■ **Problem details**
Please convert the records below into a JSON list of strings, with each line as its own string and blank lines dropped. Leave the pictures out of the answer.
-- START --
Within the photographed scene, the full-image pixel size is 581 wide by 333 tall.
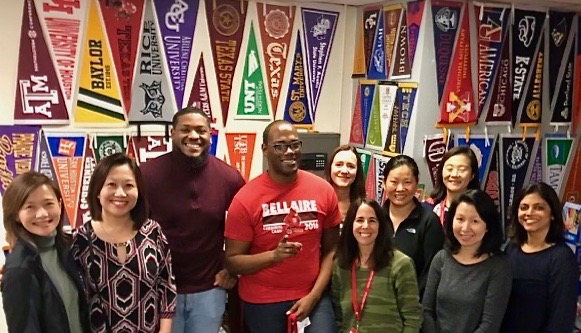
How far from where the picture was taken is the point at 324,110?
375 centimetres

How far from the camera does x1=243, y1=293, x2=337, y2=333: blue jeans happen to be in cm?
227

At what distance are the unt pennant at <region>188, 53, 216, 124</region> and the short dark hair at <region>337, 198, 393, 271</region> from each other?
1419 mm

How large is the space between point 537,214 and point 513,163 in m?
1.43

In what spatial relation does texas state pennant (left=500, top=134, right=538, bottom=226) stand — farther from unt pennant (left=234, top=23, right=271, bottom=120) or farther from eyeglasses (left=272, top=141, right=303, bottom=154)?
eyeglasses (left=272, top=141, right=303, bottom=154)

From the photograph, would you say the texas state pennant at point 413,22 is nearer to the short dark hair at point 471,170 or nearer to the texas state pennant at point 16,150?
the short dark hair at point 471,170

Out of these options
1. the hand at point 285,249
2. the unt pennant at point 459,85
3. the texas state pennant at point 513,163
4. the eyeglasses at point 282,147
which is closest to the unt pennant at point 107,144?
the eyeglasses at point 282,147

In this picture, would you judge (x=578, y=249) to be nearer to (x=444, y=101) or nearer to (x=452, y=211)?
(x=444, y=101)

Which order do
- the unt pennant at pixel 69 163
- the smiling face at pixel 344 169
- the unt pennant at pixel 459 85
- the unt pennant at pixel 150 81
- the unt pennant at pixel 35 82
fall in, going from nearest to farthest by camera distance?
the smiling face at pixel 344 169 → the unt pennant at pixel 35 82 → the unt pennant at pixel 69 163 → the unt pennant at pixel 150 81 → the unt pennant at pixel 459 85

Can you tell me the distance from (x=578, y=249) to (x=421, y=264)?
146 cm

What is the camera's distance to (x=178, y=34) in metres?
3.25

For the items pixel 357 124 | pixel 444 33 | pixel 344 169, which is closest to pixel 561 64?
pixel 444 33

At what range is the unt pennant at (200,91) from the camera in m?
3.33

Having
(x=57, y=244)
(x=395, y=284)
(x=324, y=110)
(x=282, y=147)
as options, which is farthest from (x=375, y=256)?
(x=324, y=110)

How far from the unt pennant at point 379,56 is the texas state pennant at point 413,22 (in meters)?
0.23
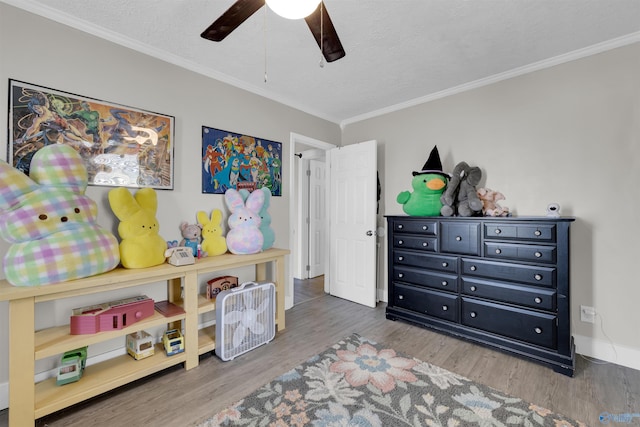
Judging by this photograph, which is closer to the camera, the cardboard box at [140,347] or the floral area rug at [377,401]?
the floral area rug at [377,401]

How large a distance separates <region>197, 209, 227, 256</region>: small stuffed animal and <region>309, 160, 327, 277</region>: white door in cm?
228

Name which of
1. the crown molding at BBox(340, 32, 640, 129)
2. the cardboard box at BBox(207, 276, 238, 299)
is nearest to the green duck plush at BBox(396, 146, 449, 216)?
the crown molding at BBox(340, 32, 640, 129)

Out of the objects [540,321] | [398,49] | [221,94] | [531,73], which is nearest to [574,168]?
[531,73]

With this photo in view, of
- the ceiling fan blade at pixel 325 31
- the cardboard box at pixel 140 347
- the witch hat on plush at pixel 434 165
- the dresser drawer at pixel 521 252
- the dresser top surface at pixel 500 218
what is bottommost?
the cardboard box at pixel 140 347

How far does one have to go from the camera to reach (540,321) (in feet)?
6.77

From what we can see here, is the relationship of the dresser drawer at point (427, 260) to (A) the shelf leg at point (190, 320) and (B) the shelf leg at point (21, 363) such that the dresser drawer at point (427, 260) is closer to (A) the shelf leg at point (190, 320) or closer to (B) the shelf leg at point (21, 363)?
(A) the shelf leg at point (190, 320)

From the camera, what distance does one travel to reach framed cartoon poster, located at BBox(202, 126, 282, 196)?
2531mm

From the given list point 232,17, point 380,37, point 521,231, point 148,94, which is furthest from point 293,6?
point 521,231

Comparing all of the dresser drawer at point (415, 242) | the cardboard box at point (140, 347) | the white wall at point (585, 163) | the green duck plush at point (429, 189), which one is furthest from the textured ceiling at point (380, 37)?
the cardboard box at point (140, 347)

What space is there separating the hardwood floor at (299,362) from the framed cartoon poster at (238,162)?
1.49m

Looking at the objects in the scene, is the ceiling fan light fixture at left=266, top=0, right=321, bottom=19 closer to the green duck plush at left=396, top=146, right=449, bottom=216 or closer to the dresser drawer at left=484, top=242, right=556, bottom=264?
the green duck plush at left=396, top=146, right=449, bottom=216

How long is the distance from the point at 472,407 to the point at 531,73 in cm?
272

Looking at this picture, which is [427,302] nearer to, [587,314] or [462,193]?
[462,193]

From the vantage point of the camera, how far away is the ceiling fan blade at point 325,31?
1.27 metres
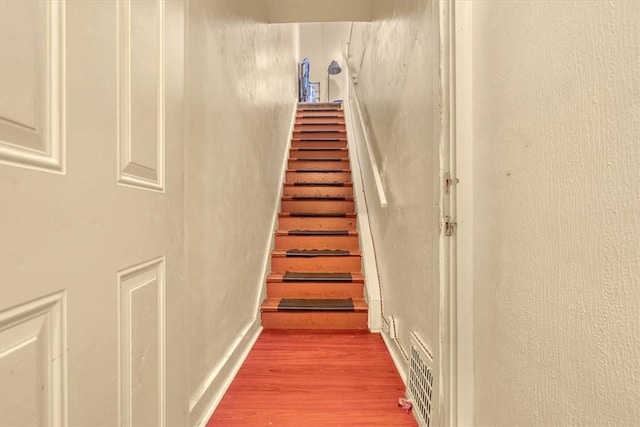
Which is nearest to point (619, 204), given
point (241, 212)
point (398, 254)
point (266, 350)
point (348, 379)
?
point (398, 254)

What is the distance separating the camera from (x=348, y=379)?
4.76 ft

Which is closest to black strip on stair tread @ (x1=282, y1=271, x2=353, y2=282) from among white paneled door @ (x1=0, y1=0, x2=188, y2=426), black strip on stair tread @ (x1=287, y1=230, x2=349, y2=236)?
black strip on stair tread @ (x1=287, y1=230, x2=349, y2=236)

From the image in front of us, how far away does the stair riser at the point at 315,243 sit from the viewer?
102 inches

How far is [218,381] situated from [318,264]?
49.1 inches

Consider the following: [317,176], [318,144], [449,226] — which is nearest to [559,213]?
[449,226]

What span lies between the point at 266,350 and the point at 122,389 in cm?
124

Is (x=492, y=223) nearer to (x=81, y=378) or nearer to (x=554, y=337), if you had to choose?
(x=554, y=337)

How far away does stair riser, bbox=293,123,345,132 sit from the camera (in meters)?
4.33

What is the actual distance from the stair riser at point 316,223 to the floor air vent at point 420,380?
1.53 metres

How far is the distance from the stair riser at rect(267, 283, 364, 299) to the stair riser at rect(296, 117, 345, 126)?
295cm

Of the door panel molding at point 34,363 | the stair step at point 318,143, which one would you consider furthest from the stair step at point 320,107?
the door panel molding at point 34,363

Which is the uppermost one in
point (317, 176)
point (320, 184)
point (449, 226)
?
point (317, 176)

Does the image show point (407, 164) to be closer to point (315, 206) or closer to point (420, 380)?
point (420, 380)

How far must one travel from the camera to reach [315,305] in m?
2.05
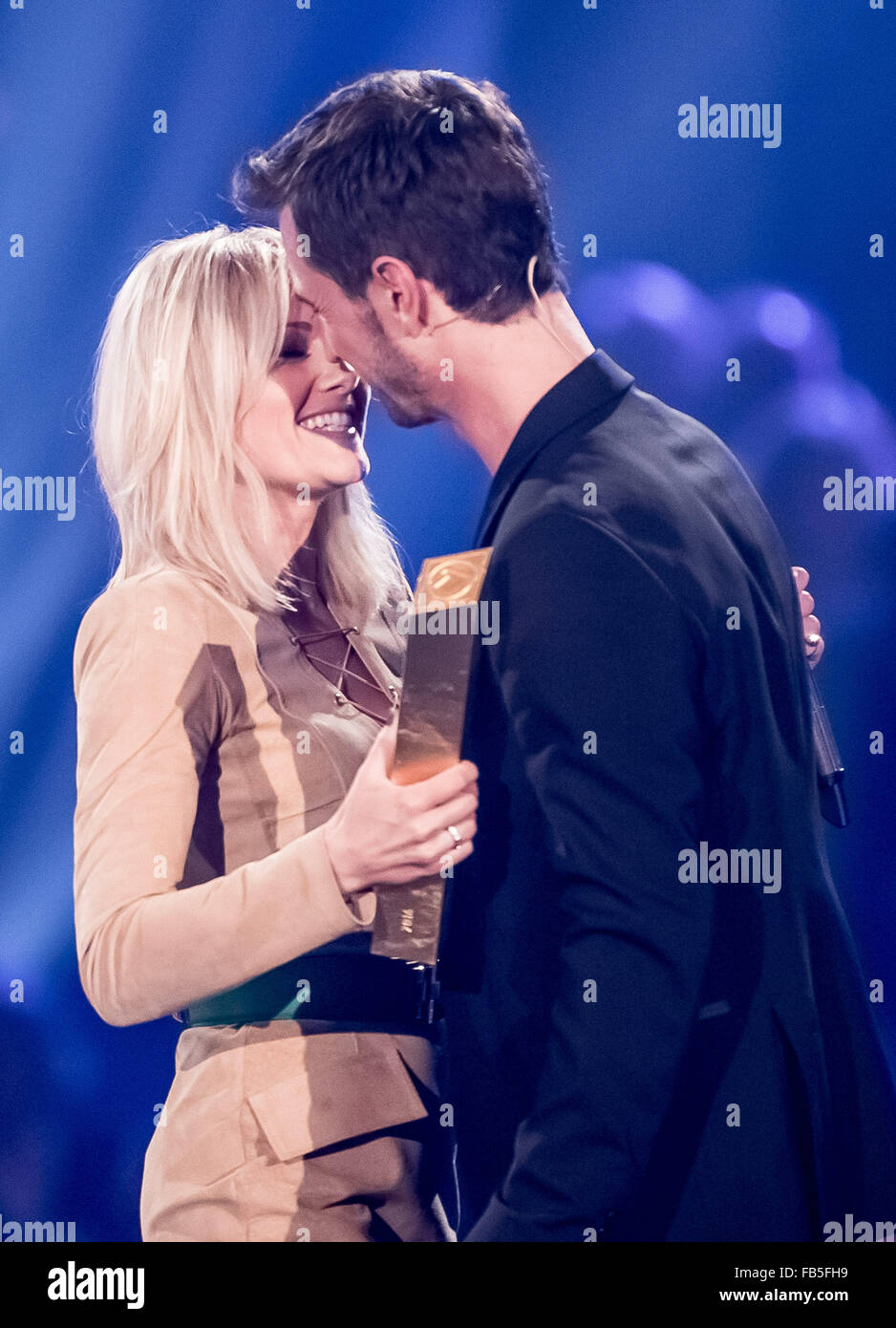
-- END --
■ **Output of the task**
[
  "Within the photographed scene, the full-image pixel size is 581 wide by 333 tall.",
  "How far from where the picture was taken is the point at 324,110?",
  "375 centimetres",
  "How far from the camera does x1=243, y1=293, x2=337, y2=333: blue jeans happen to be in cm?",
  "227",
  "At what distance are the unt pennant at <region>188, 53, 216, 124</region> and the short dark hair at <region>337, 198, 393, 271</region> from each other?",
  "1419 mm",
  "How large is the space between point 537,214 and point 513,163 in m?",
  "1.43",
  "In what spatial relation does texas state pennant (left=500, top=134, right=538, bottom=226) stand — farther from unt pennant (left=234, top=23, right=271, bottom=120) or farther from eyeglasses (left=272, top=141, right=303, bottom=154)?",
  "eyeglasses (left=272, top=141, right=303, bottom=154)",
  "From the photograph, would you say the texas state pennant at point 413,22 is nearer to the short dark hair at point 471,170 or nearer to the texas state pennant at point 16,150?",
  "the short dark hair at point 471,170",
  "Out of these options",
  "1. the hand at point 285,249",
  "2. the unt pennant at point 459,85",
  "3. the texas state pennant at point 513,163",
  "4. the eyeglasses at point 282,147",
  "which is closest to the unt pennant at point 107,144?",
  "the eyeglasses at point 282,147",
  "In this picture, would you judge (x=578, y=249) to be nearer to (x=444, y=101) or nearer to (x=452, y=211)?",
  "(x=444, y=101)",
  "Which order do",
  "- the unt pennant at pixel 69 163",
  "- the smiling face at pixel 344 169",
  "- the unt pennant at pixel 459 85",
  "- the unt pennant at pixel 150 81",
  "- the unt pennant at pixel 35 82",
  "fall in, going from nearest to farthest by camera distance?",
  "the smiling face at pixel 344 169 → the unt pennant at pixel 35 82 → the unt pennant at pixel 69 163 → the unt pennant at pixel 150 81 → the unt pennant at pixel 459 85",
  "Can you tell me the distance from (x=578, y=249) to (x=421, y=264)?",
  "146 cm",
  "What is the camera's distance to (x=178, y=34) in metres?",
  "3.25",
  "For the items pixel 357 124 | pixel 444 33 | pixel 344 169, which is closest to pixel 561 64?",
  "pixel 444 33",
  "At what range is the unt pennant at (200,91) from the camera in m?",
  "3.33",
  "Having",
  "(x=57, y=244)",
  "(x=395, y=284)",
  "(x=324, y=110)",
  "(x=282, y=147)",
  "as options, which is farthest from (x=375, y=256)?",
  "(x=324, y=110)",
  "How far from the unt pennant at point 379,56 is the texas state pennant at point 413,22 (in meters)?",
  "0.23",
  "Judging by this photograph, which is closer to the camera, the cardboard box at [140,347] or the floral area rug at [377,401]?",
  "the floral area rug at [377,401]",
  "How large a distance separates <region>197, 209, 227, 256</region>: small stuffed animal and <region>309, 160, 327, 277</region>: white door in cm?",
  "228",
  "Name which of",
  "1. the crown molding at BBox(340, 32, 640, 129)",
  "2. the cardboard box at BBox(207, 276, 238, 299)",
  "is nearest to the green duck plush at BBox(396, 146, 449, 216)?",
  "the crown molding at BBox(340, 32, 640, 129)",
  "Out of the objects [540,321] | [398,49] | [221,94] | [531,73], which is nearest to [574,168]?",
  "[531,73]",
  "With this photo in view, of",
  "- the ceiling fan blade at pixel 325 31",
  "- the cardboard box at pixel 140 347",
  "- the witch hat on plush at pixel 434 165",
  "- the dresser drawer at pixel 521 252",
  "- the dresser top surface at pixel 500 218",
  "what is bottommost?",
  "the cardboard box at pixel 140 347",
  "How far does one have to go from the camera to reach (540,321) (in feet)?",
  "6.77",
  "From what we can see here, is the relationship of the dresser drawer at point (427, 260) to (A) the shelf leg at point (190, 320) and (B) the shelf leg at point (21, 363) such that the dresser drawer at point (427, 260) is closer to (A) the shelf leg at point (190, 320) or closer to (B) the shelf leg at point (21, 363)?",
  "(A) the shelf leg at point (190, 320)",
  "From the camera, what distance does one travel to reach framed cartoon poster, located at BBox(202, 126, 282, 196)?",
  "2531mm",
  "From the given list point 232,17, point 380,37, point 521,231, point 148,94, which is furthest from point 293,6?",
  "point 521,231",
  "Comparing all of the dresser drawer at point (415, 242) | the cardboard box at point (140, 347) | the white wall at point (585, 163) | the green duck plush at point (429, 189), which one is furthest from the textured ceiling at point (380, 37)?",
  "the cardboard box at point (140, 347)",
  "What space is there separating the hardwood floor at (299,362) from the framed cartoon poster at (238,162)?",
  "1.49m",
  "Looking at the objects in the scene, is the ceiling fan light fixture at left=266, top=0, right=321, bottom=19 closer to the green duck plush at left=396, top=146, right=449, bottom=216 or closer to the dresser drawer at left=484, top=242, right=556, bottom=264?",
  "the green duck plush at left=396, top=146, right=449, bottom=216",
  "How long is the distance from the point at 472,407 to the point at 531,73 in cm?",
  "272",
  "Looking at this picture, which is [427,302] nearer to, [587,314] or [462,193]?",
  "[462,193]",
  "From the vantage point of the camera, how far away is the ceiling fan blade at point 325,31?",
  "1.27 metres",
  "Which is nearest to point (619, 204), given",
  "point (241, 212)",
  "point (398, 254)",
  "point (266, 350)",
  "point (348, 379)",
  "?",
  "point (398, 254)",
  "What is the distance separating the camera from (x=348, y=379)?",
  "4.76 ft",
  "Which is closest to black strip on stair tread @ (x1=282, y1=271, x2=353, y2=282) from among white paneled door @ (x1=0, y1=0, x2=188, y2=426), black strip on stair tread @ (x1=287, y1=230, x2=349, y2=236)?",
  "black strip on stair tread @ (x1=287, y1=230, x2=349, y2=236)",
  "From the image in front of us, how far away does the stair riser at the point at 315,243 sit from the viewer?",
  "102 inches",
  "How far is [218,381] situated from [318,264]?",
  "49.1 inches",
  "Consider the following: [317,176], [318,144], [449,226] — which is nearest to [559,213]?",
  "[449,226]",
  "What span lies between the point at 266,350 and the point at 122,389 in cm?",
  "124",
  "Is (x=492, y=223) nearer to (x=81, y=378) or nearer to (x=554, y=337), if you had to choose?",
  "(x=554, y=337)",
  "How far away does stair riser, bbox=293,123,345,132 sit from the camera (in meters)?",
  "4.33",
  "What is the actual distance from the stair riser at point 316,223 to the floor air vent at point 420,380?",
  "1.53 metres",
  "How far is the distance from the stair riser at rect(267, 283, 364, 299) to the stair riser at rect(296, 117, 345, 126)?",
  "295cm",
  "Of the door panel molding at point 34,363 | the stair step at point 318,143, which one would you consider furthest from the stair step at point 320,107?",
  "the door panel molding at point 34,363",
  "Which is the uppermost one in",
  "point (317, 176)",
  "point (320, 184)",
  "point (449, 226)",
  "?",
  "point (317, 176)",
  "Does the image show point (407, 164) to be closer to point (315, 206) or closer to point (420, 380)?",
  "point (420, 380)",
  "How far must one travel from the camera to reach [315,305] in m?",
  "2.05"
]